Seven killed after car bomb blast near Afghan interior ministry in Kabul
November 13, 2019
KABUL (Reuters) - Seven people were killed and seven injured on Wednesday after a car bomb explosion near the interior ministry in the Afghan capital of Kabul, a government spokesman said. There was no immediate claim of responsibility for the attack. A car bomb has been detonated in the Afghan capital of Kabul during the morning commute, killing seven people and wounding at least seven more, officials said. Nasrat Rahimi, spokesman for the Afghan Interior Ministry, said the blast occurred on Wednesday in the Qasaba area of the city and that the number of casualties could rise. Rahimi said the target of the attack was not immediately clear and that an investigation was under way at the scene.  He said the dead were all civilians.

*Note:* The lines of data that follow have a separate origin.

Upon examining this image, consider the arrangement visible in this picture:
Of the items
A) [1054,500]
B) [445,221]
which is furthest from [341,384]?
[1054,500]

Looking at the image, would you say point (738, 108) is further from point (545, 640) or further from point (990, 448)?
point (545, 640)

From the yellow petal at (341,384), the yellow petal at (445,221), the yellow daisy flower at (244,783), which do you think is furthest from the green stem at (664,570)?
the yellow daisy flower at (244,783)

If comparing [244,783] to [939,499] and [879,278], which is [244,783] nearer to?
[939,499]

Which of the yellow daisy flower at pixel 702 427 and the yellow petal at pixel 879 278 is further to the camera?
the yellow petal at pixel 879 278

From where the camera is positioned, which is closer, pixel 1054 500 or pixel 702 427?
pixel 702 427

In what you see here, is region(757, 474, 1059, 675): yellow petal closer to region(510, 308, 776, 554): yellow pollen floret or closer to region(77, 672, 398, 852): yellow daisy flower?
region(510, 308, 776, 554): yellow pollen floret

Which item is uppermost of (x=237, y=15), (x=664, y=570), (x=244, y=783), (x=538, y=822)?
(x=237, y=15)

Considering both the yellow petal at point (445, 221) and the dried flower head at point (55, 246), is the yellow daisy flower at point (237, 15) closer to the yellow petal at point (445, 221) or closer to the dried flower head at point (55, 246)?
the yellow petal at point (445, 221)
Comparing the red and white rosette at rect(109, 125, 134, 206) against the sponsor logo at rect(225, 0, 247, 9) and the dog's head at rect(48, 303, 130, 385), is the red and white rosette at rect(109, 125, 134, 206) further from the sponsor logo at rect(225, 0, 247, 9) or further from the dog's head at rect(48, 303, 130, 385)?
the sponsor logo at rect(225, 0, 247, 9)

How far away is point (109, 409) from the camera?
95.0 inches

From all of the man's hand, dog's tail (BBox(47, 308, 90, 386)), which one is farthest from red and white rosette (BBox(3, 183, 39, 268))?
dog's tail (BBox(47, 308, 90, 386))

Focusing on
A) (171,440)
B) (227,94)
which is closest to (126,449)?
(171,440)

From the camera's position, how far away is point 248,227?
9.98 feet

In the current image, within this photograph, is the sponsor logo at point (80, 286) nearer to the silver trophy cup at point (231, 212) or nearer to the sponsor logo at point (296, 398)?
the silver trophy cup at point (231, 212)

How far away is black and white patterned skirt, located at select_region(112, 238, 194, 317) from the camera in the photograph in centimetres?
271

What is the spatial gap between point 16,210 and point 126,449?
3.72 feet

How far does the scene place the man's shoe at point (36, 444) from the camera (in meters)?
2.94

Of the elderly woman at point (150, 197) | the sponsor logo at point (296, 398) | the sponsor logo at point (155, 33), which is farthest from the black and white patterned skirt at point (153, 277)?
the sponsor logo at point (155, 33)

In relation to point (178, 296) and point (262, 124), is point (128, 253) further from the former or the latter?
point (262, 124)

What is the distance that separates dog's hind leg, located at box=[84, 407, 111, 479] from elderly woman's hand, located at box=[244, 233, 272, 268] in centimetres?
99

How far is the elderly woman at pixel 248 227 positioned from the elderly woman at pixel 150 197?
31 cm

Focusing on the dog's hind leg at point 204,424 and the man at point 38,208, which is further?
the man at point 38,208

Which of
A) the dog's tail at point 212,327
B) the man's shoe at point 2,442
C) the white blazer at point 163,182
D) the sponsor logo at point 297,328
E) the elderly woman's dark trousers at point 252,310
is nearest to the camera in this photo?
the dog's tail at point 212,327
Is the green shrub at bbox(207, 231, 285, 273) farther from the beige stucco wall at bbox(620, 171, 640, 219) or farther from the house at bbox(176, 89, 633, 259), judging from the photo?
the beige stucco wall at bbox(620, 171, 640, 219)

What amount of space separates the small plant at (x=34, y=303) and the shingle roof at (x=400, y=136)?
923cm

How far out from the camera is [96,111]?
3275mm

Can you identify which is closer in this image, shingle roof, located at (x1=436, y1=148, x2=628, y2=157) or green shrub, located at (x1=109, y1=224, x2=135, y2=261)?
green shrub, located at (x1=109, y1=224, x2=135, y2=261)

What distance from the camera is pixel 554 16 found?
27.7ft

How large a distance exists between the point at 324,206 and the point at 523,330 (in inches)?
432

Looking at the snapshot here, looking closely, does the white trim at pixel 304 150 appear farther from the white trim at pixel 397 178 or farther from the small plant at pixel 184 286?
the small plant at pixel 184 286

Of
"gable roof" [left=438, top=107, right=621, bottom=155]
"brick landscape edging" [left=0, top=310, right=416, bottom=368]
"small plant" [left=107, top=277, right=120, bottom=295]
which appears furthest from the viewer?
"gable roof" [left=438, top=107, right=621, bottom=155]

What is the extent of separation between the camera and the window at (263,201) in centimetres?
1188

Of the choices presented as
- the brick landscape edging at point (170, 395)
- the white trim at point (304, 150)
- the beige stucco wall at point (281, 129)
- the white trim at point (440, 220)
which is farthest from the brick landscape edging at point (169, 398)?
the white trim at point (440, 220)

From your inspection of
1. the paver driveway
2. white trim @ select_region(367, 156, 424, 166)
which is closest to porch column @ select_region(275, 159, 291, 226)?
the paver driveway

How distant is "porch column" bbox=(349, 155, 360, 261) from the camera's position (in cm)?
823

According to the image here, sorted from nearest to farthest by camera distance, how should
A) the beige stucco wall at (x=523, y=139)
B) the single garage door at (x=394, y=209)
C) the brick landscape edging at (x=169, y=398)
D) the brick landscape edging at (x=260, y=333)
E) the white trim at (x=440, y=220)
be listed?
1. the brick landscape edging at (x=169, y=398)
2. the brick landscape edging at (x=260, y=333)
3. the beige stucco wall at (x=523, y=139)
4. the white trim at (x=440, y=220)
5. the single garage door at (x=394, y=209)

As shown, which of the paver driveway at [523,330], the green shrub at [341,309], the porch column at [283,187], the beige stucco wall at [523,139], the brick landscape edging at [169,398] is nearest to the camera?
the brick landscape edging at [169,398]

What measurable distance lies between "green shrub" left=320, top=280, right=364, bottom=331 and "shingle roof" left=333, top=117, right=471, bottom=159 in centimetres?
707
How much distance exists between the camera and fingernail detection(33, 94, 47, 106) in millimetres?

No one immediately claimed responsibility for the attack, but the Taliban and Islamic State of Iraq and the Levant (ISIL) armed group are active in the capital and have claimed earlier attacks in Kabul. Ambulances sirens could be heard and a giant plume of smoke rose from the area following the explosion. The blast came a day after Afghan President Ashraf Ghani announced that Kabul would release three high-ranking Taliban prisoners in an apparent prisoner swap for Western hostages who had been kidnapped by the group in 2016. The three Taliban prisoners include Anas Haqqani, who was seized in 2014 and whose older brother is the deputy Taliban leader and head of the Haqqani network, a Taliban affiliate. Ghani did not specify the fate of the Western hostages - an Australian and an American, both professors at the American University in Kabul - and it was not clear when or where they would be freed. Ghani said on Tuesday that he hoped the decision would help "pave the way" for unofficial direct talks between his government and the Taliban, who have long refused to negotiate with the administration in Kabul.